Purpose: Manages background, asynchronous, and scheduled tasks that don't block user requests.

Key Attributes:

id (UUID, primary key)
org_id (UUID, nullable, foreign key → organizations.id) - Tenant context (null for system jobs)
account_id (UUID, nullable, foreign key → accounts.id) - Account context
job_type (VARCHAR, required) - Qualified job name (e.g., ical.import, search.reindex)
queue (VARCHAR, default 'default') - Queue name for prioritization
priority (INTEGER, default 5) - Higher = more urgent (1-10 scale)
payload (JSONB, required) - Job parameters and context
status (ENUM) - pending | running | completed | failed | canceled | dead_letter
worker_id (VARCHAR) - Identifier of worker processing this job
scheduled_at (TIMESTAMPTZ, required) - When job should run
started_at (TIMESTAMPTZ) - When job began execution
completed_at (TIMESTAMPTZ) - When job finished
retry_count (INTEGER, default 0) - Execution attempts
max_retries (INTEGER, default 3) - Maximum retry attempts
next_retry_at (TIMESTAMPTZ) - Next scheduled retry (exponential backoff)
timeout_seconds (INTEGER, default 300) - Max execution time
result (JSONB) - Job output data
error_message (TEXT) - Error details if failed
created_at (TIMESTAMPTZ, default now())
updated_at (TIMESTAMPTZ, default now())

Relationships:

Job → Org (*, many-to-one, optional)
Job → Account (*, many-to-one, optional)

Lifecycle:

Created: Job enqueued by service or scheduled by cron
Pending: Waiting in queue
Running: Worker acquired lock and executing
Completed: Successful execution
Failed: Temporary failure, scheduled for retry
Dead Letter: Max retries exceeded, needs manual review
Canceled: Explicitly canceled by admin or timeout

Business Rules:

Jobs are idempotent (safe to retry)

### Set exercise
Rewrite the part of the job schema that opens with the words containing "account_id (UUID, nullable, foreign" and closes with "retry (exponential backoff)", substituting "linear backoff" for "exponential backoff".

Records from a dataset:
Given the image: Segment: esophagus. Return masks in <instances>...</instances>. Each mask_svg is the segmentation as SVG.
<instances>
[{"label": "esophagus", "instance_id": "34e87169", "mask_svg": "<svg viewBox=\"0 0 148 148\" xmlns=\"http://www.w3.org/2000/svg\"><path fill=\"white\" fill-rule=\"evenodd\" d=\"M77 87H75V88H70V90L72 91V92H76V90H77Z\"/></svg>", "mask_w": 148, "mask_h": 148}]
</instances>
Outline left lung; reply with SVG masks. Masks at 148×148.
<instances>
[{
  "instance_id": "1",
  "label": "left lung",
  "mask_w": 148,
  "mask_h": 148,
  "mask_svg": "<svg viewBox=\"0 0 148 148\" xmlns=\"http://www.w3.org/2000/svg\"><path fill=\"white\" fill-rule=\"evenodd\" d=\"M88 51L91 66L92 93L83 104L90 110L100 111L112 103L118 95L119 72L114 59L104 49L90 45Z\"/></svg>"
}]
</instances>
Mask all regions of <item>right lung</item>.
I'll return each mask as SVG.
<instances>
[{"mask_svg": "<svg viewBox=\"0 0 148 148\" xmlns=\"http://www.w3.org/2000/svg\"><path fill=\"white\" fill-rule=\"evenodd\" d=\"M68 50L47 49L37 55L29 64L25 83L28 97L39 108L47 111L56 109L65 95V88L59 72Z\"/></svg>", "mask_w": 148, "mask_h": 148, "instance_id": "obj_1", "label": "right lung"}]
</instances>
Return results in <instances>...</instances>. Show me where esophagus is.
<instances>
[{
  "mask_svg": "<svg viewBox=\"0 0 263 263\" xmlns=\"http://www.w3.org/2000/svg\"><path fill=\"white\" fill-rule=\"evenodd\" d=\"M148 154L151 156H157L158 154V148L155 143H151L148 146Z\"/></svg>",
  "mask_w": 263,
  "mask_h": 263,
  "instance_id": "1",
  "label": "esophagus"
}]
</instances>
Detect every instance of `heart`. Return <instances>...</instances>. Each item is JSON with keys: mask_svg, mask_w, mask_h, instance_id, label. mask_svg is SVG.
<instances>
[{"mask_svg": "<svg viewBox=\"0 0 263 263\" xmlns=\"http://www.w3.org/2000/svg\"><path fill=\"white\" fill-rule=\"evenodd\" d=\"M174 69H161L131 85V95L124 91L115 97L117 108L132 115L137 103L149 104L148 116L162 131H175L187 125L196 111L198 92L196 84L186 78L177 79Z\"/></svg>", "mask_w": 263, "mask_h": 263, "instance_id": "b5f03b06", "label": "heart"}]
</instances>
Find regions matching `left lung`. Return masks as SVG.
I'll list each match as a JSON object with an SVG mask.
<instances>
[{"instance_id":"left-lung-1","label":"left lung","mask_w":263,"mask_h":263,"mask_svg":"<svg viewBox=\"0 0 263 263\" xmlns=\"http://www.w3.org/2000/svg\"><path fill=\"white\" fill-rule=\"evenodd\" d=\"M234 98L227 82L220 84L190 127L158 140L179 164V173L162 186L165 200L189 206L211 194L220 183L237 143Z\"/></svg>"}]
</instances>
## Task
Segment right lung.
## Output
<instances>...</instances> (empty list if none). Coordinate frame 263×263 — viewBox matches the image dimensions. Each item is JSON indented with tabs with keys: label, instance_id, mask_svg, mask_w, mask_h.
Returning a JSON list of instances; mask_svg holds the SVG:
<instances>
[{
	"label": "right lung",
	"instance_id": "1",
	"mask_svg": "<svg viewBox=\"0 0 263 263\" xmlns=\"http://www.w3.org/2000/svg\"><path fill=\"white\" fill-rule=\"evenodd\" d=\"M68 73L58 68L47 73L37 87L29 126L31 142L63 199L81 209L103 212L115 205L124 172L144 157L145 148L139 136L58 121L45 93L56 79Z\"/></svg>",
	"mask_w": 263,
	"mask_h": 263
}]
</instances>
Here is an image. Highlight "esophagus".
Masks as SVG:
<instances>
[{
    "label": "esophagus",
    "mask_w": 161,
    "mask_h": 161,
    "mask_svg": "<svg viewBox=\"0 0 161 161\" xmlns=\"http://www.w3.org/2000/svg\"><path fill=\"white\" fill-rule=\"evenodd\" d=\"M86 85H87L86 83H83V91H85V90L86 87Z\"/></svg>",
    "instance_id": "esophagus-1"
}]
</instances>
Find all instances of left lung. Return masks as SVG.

### Correct response
account_id (UUID, nullable, foreign key → accounts.id) - Account context
job_type (VARCHAR, required) - Qualified job name (e.g., ical.import, search.reindex)
queue (VARCHAR, default 'default') - Queue name for prioritization
priority (INTEGER, default 5) - Higher = more urgent (1-10 scale)
payload (JSONB, required) - Job parameters and context
status (ENUM) - pending | running | completed | failed | canceled | dead_letter
worker_id (VARCHAR) - Identifier of worker processing this job
scheduled_at (TIMESTAMPTZ, required) - When job should run
started_at (TIMESTAMPTZ) - When job began execution
completed_at (TIMESTAMPTZ) - When job finished
retry_count (INTEGER, default 0) - Execution attempts
max_retries (INTEGER, default 3) - Maximum retry attempts
next_retry_at (TIMESTAMPTZ) - Next scheduled retry (linear backoff)